Skierszkan’s project will equip the Cold Region Geochemical Laboratory to address issues of metal mobilization. The facility will include field equipment devoted to water and permafrost sampling, and laboratory equipment needed to perform experiments and process permafrost samples under conditions relevant to cold regions. Skilled talent contributing to the project will acquire specialized knowledge on water resources in cold regions that support better water-resource management, improved watershed planning and protection, and better-informed mine-site management practices.

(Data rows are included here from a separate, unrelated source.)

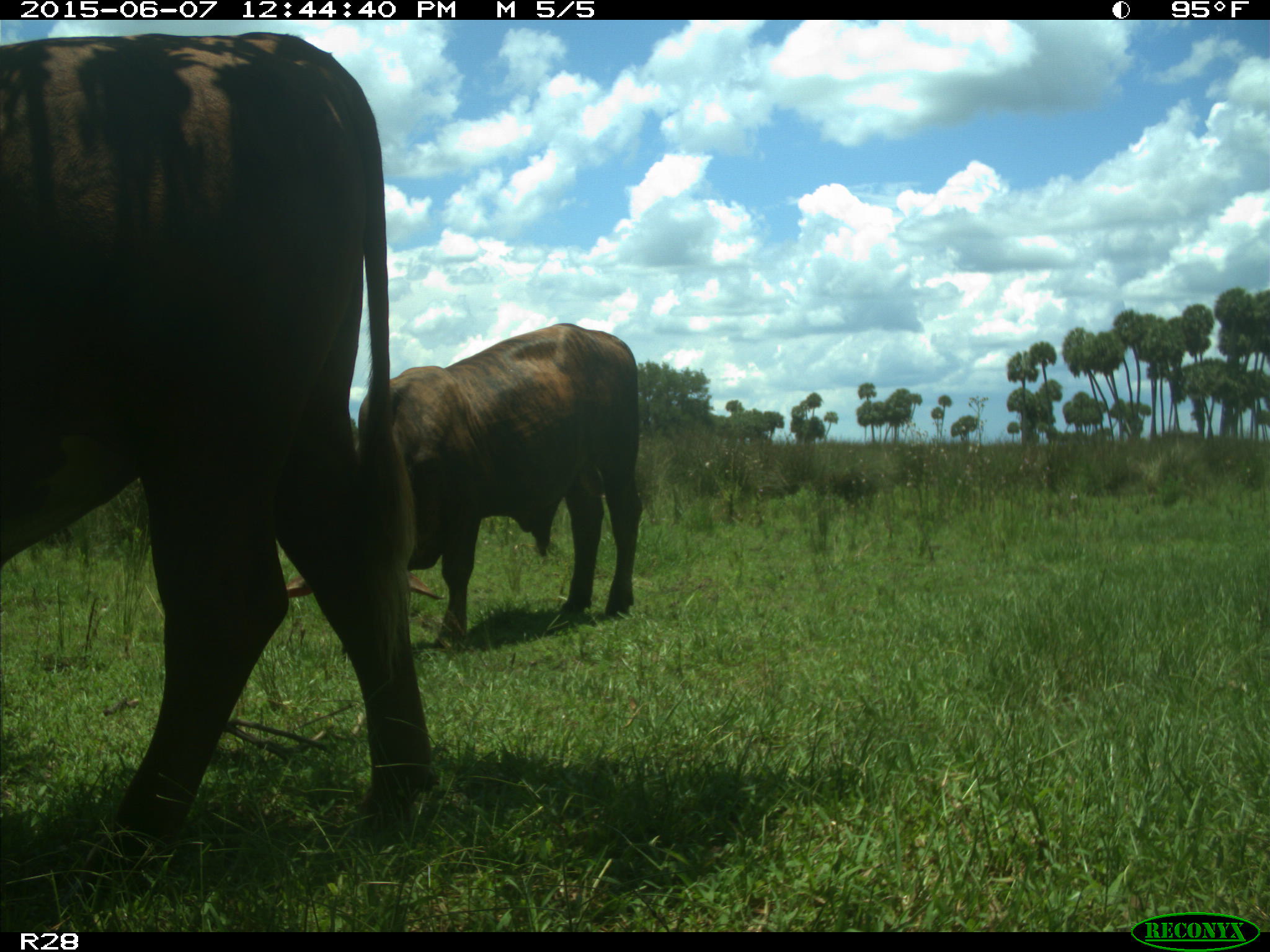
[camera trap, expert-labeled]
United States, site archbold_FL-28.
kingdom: Animalia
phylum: Chordata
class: Mammalia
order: Artiodactyla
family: Bovidae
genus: Bos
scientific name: Bos taurus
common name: domestic cow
Bos taurus (domestic cow).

Sonic Arts Participation Lab
Ellen Waterman, School for Studies in Art and Culture: Music
Waterman’s Sonic Arts Participation Lab facilitates community-engaged research-creation projects in music, sound and audiovisual art to address the complexities of ideological, technological and environmental social change in Canada. The lab will comprise adaptive audio and video equipment for co-creation, presentation, recording, post-production and analysis of these collaborations. Using the novel community-engaged research-creation methodology, Waterman’s team will help Canadians relate to their experiences, engage in dialogues across differences and promote an understanding of how change affects our diverse society.
The lab takes an intersectional and contextual approach to two themes: Equitable Participation in Society and Creative Adaptations to Climate Change. Project participants are invited to uncover unexpressed ideas and work through differences to discover new insights. Through ethnographic documentation and analysis, Waterman will bring insights into focus for effective knowledge translation, ensuring they can be applied to broader contexts amidst bewildering social changes shaping Canada today.
Sensors for multi-scale laboratory experiments on soils
Elena Zabolotnii, Department of Civil and Environmental Engineering
Zabolotnii is developing novel ways to safeguard tailings deposits, a by-product of mining that can adversely affect the local environment. Using CFI funding, Zabolotnii’s team will use cutting-edge sensor systems to monitor the tailings materials’ mechanical behaviour in large-scale physical experiments at Carleton University. In the experiments, the tailings will be brought to failure in a controlled environment so that pre- and post-failure behaviour can be investigated.
Zabolotnii’s soil experiments are unrivalled in scale and the quality of information collected. Fiber optic sensors will capture movement in tailings at unprecedented resolutions, potentially detecting localized zones of failure as small as 1mm thick. With this enhanced accuracy, Zabolotnii’s research can yield real solutions for mining multinationals engaged in multi-billion-dollar efforts to find reliable ways of securing tailings deposits across Canada.